PHUKET OPINION: Let’s kill the ignorance on the roads
PHUKET: Phuket City Police are to be commended for not giving up in their effort to get all motorbike riders in their district to wear safety helmets.
Unfortunately, the entrenched carelessness that has persisted on Phuket roads for at least two decades means they face a long, uphill battle against a notoriously stubborn opponent: ignorance.
Despite a two-month public relations campaign that saw thousands of free helmets given away and countless verbal warnings, compliance with the helmet law among motorbike riders is still far from perfect, especially among children and other pillion riders.
July 1 marked the D-day, when police were to begin issuing fines against all helmet law offenders in the district.
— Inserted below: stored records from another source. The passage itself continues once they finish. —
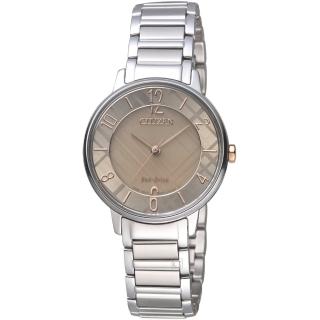 【星辰 CITIZEN】Ladies 復古簡約光動能腕錶(EM0526-88X)
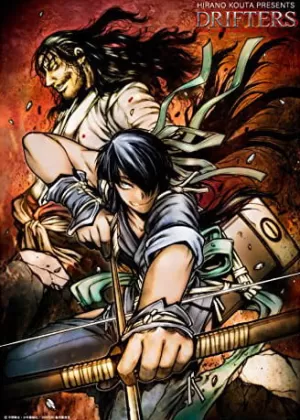 Постер Скитальцы OVA | анимав Постер Скитальцы OVA | анимав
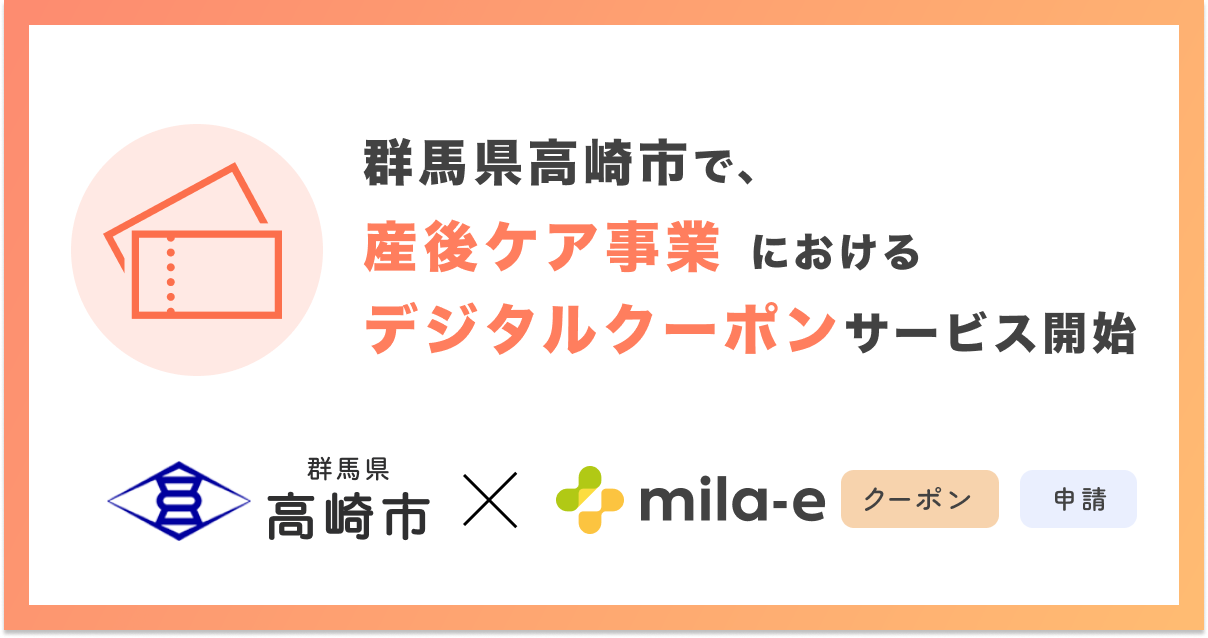 ミラボ、群馬県 高崎市で「mila-e クーポン」「mila-e 申請」の提供が決定！ 産後ケア事業においてデジタルクーポンの運用を開始
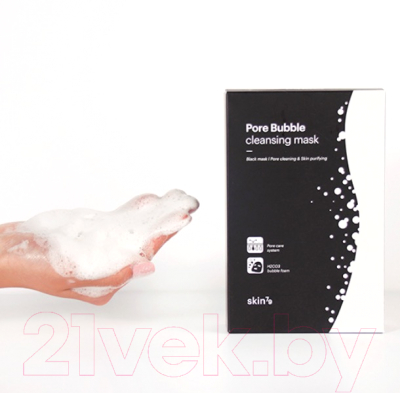 

Маска для лица тканевая Skin79, Pore Bubble Cleansing Mask кислородная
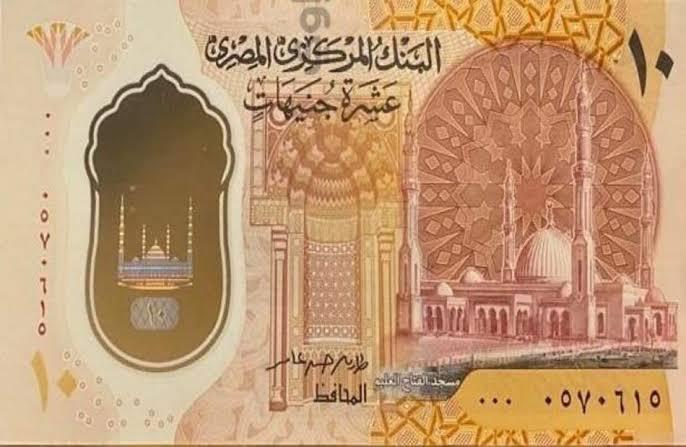 مصر تطرح نقودا بلاستيكية للمواطنين قبيل عيد الأضحى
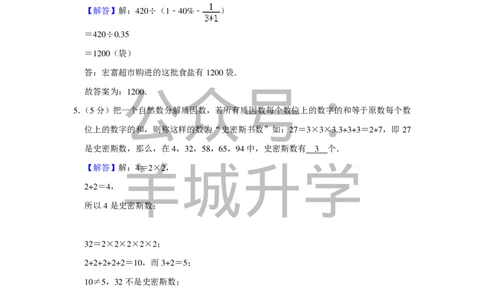 2013年第十一届小学&ldquo;希望杯&rdquo;全国数学邀请赛试卷（六年级第2试）_希望杯IHC_往届_六年级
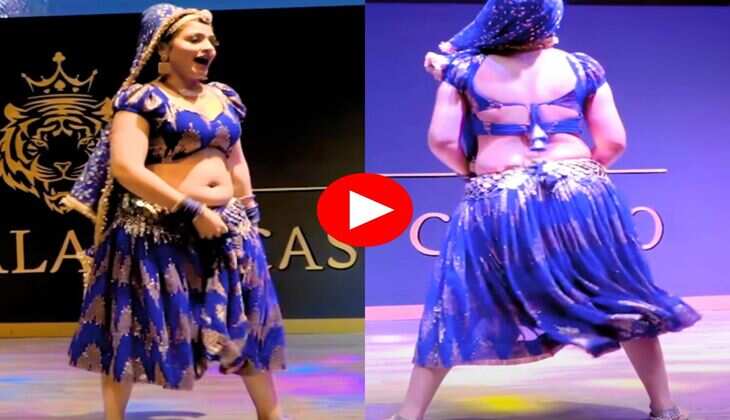 Gori Nagori Dance : रंगीला लहंगा पहन गोरी नागोरी ने लकचाई कमर, लोगों का पलक झपकाना हुआ मुश्किल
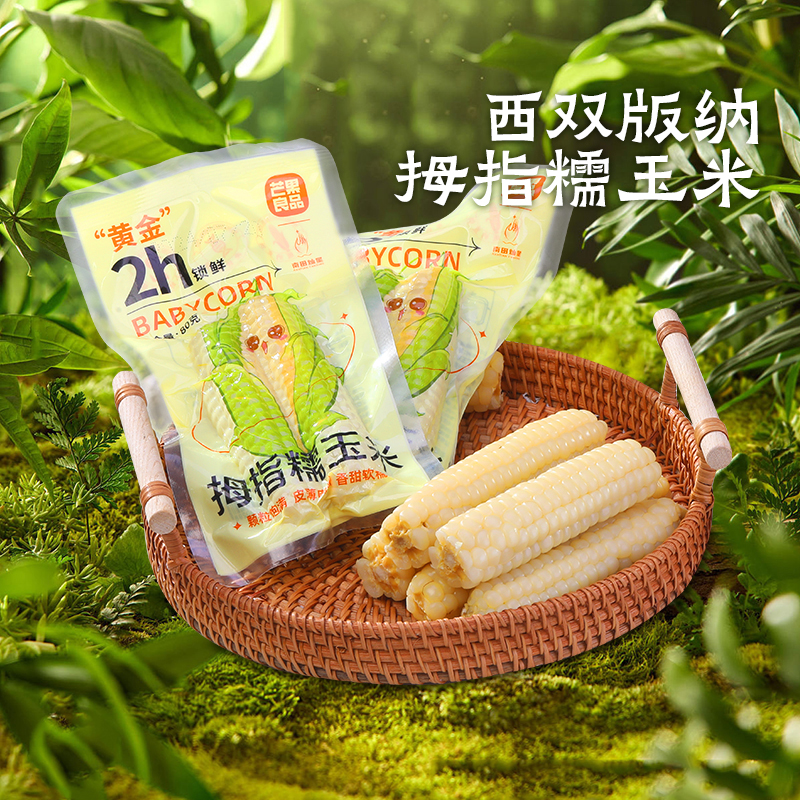 芒果良品x南田灿星云南西双版纳拇指玉米香糯宝宝小玉米软糯香甜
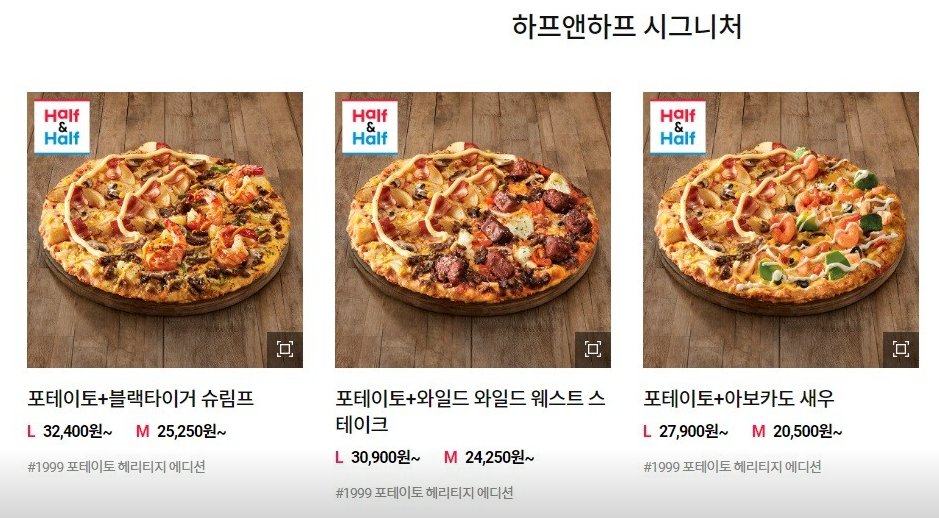 도미노피자 성정점 사진 6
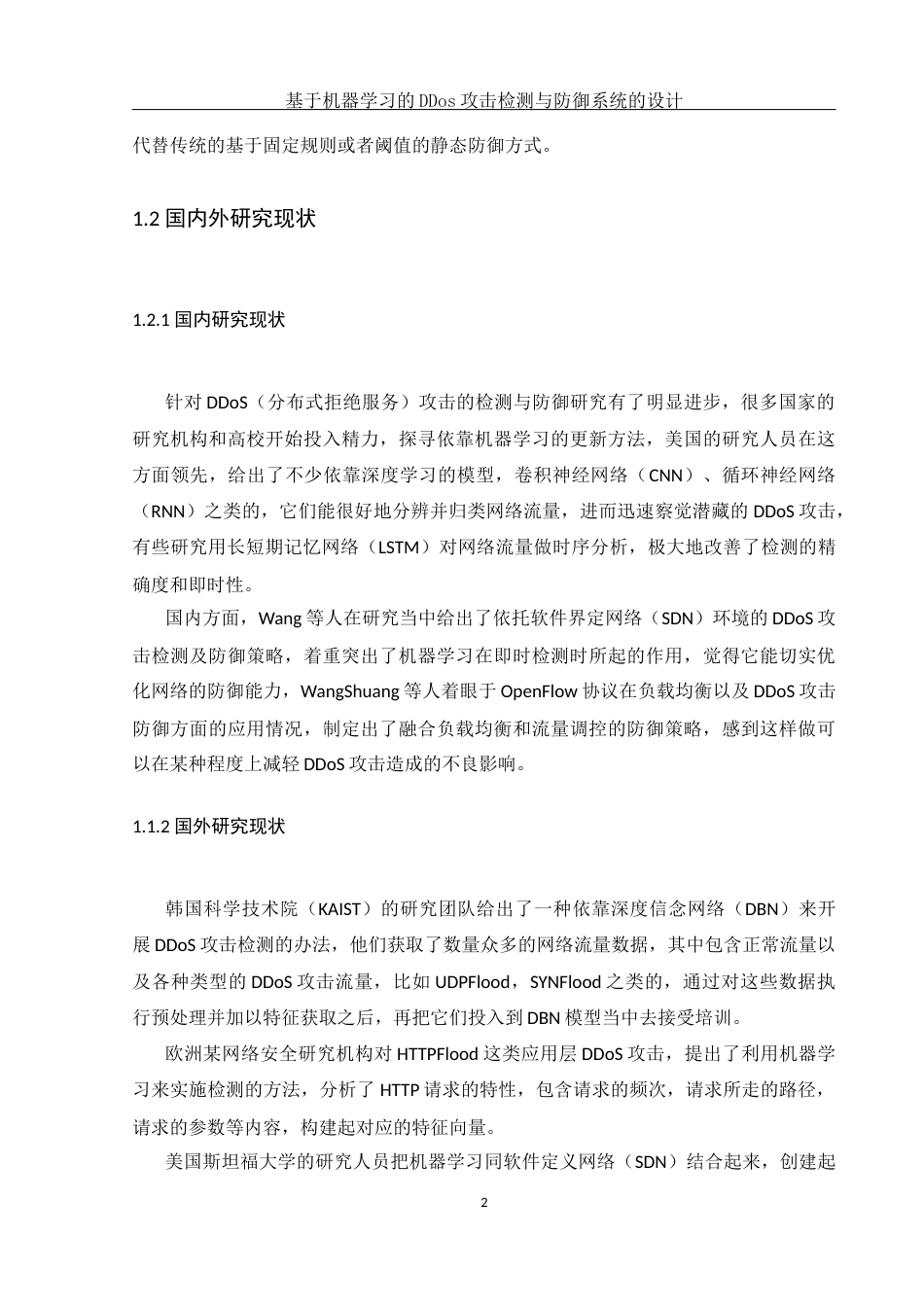 25年WH网络工程-基于机器学习的DDos攻击检测与防御系统的设计最终稿-约18000字符-约18000字符.docx_第6页
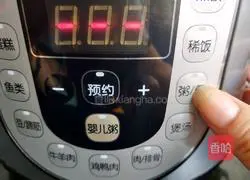 Brown sugar, yam and millet porridge recipe 5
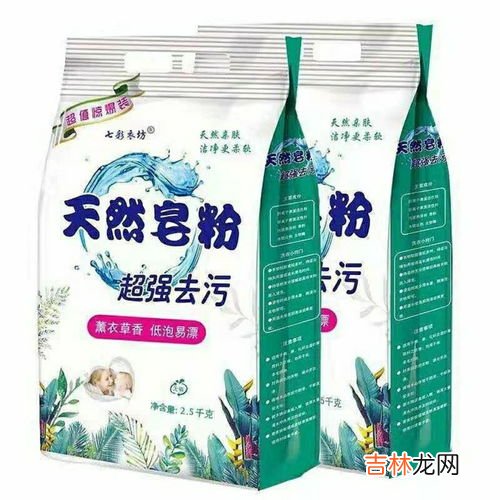 机洗用皂粉还是洗衣粉,洗衣机里放皂粉好还是用洗衣粉好一些？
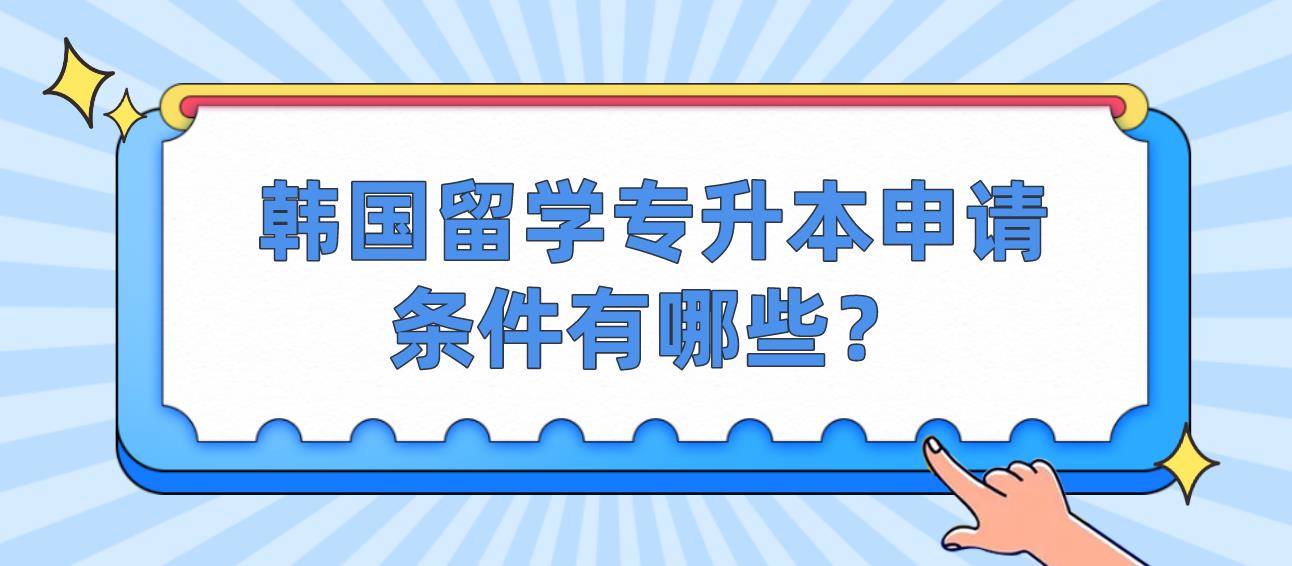 韩国留学专升本申请条件有哪些？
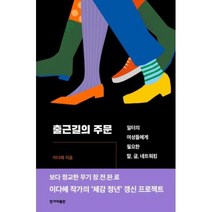 밀크북 출근길의 주문, 도서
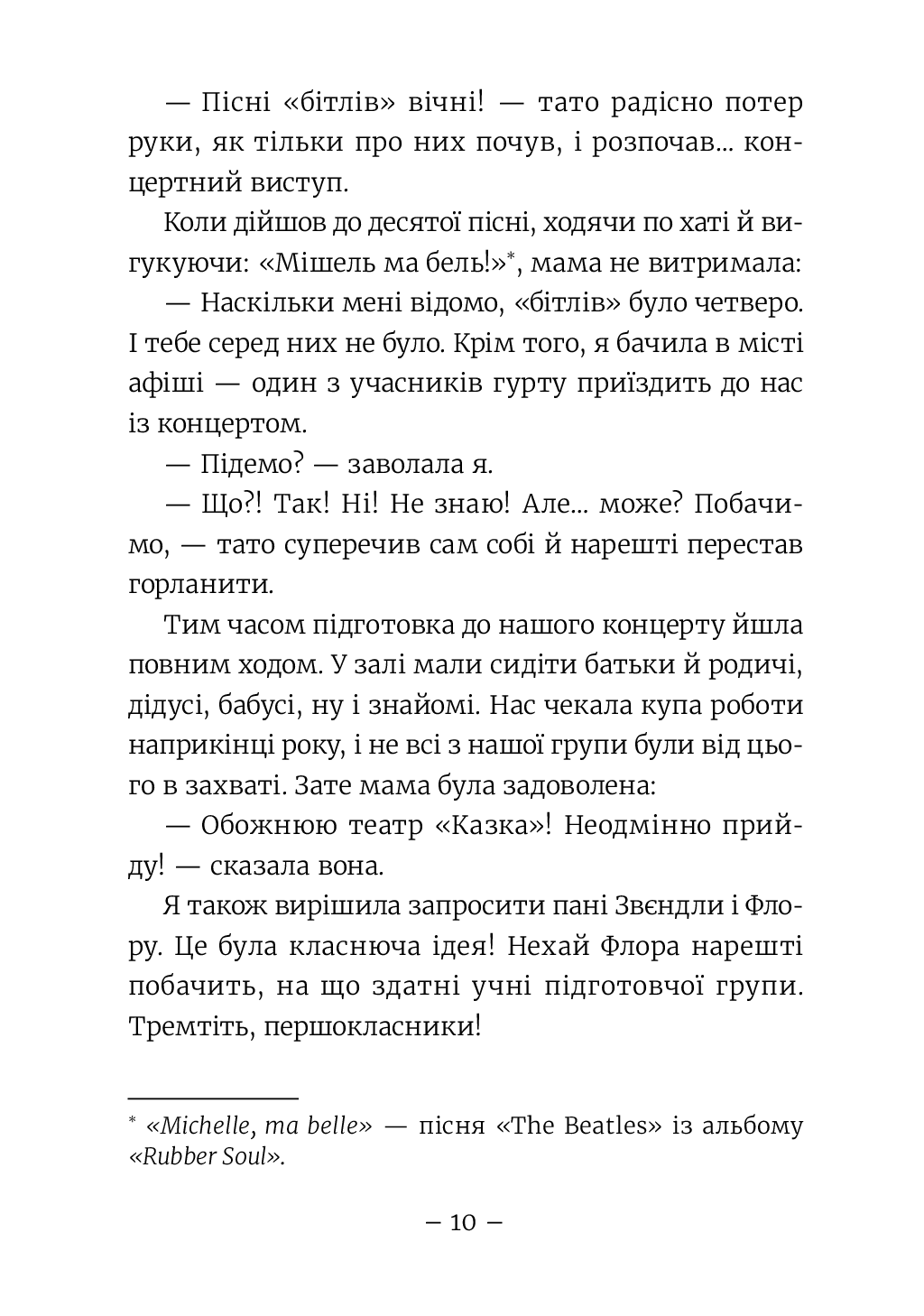 [object Object] «Емі і таємний клуб супердівчат. Книга 2. Гурток іспанської», автор Агнешка Мелех - фото №3 - миниатюра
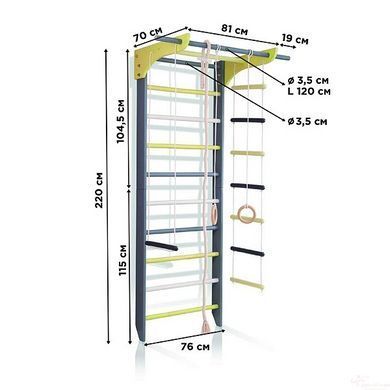 Спортивный уголок &laquo;1-220 Lux-2&raquo;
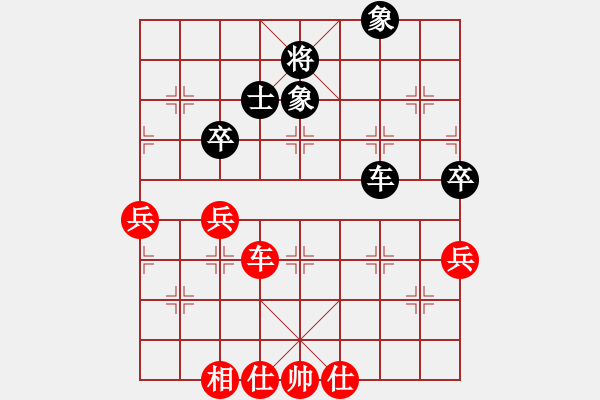 象棋棋譜圖片：黑白戰(zhàn)魂5 和 瀟灑＊天兵05號 - 步數(shù)：79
Unfortunately, and as predicted in this space soon after the campaign was announced in late April, the scale of the problem and lack of police manpower resulted in a “non-starter”.
But rather than giving up, Phuket City Police employed a new tactic: seizing the licenses of violators caught at police checkpoints and not returning them until the offenders viewed a short film with graphic images of the kinds of severe head trauma their recalcitrance puts them at risk of.
It is expected that the movie experiences will continue for about two months before fines will be issued.
Soon after its launch, the “scared straight” public relations campaign got a strong show of support from Deputy Interior Minister Thavorn Senniam, whose younger brother succumbed to a cranial hemorrhage after his unprotected head hit the pavement in a motorcycle accident in 1982.
Mr Thavorn said he would like to see other police districts of Phuket adopt similar campaigns, and would suggest similar projects in his visits to 13 other provinces in the South, where he is responsible for overseeing that government polices on health and human security issues are implemented.
Numbers alone reveal why across-the-board helmet use is essential for Phuket. According to Ministry of Public Health statistics, the province consistently ranks in the Top Five of Thailand’s 76 provinces in terms of road accident injuries and fatalities, often taking the Number One spot.
The majority are young people on motorbikes without helmets.
While the incidence-rate statistics are no doubt skewed because they fail to take into account Phuket’s huge migrant population, the fact remains that 15 deaths a month is an unacceptably high figure that could be dramatically reduced if the Phuket City Police effort is successful.
The Gazette would like, once again, to suggest that the police put particular enforcement emphasis on protecting children by setting up random checkpoints in front of schools every morning.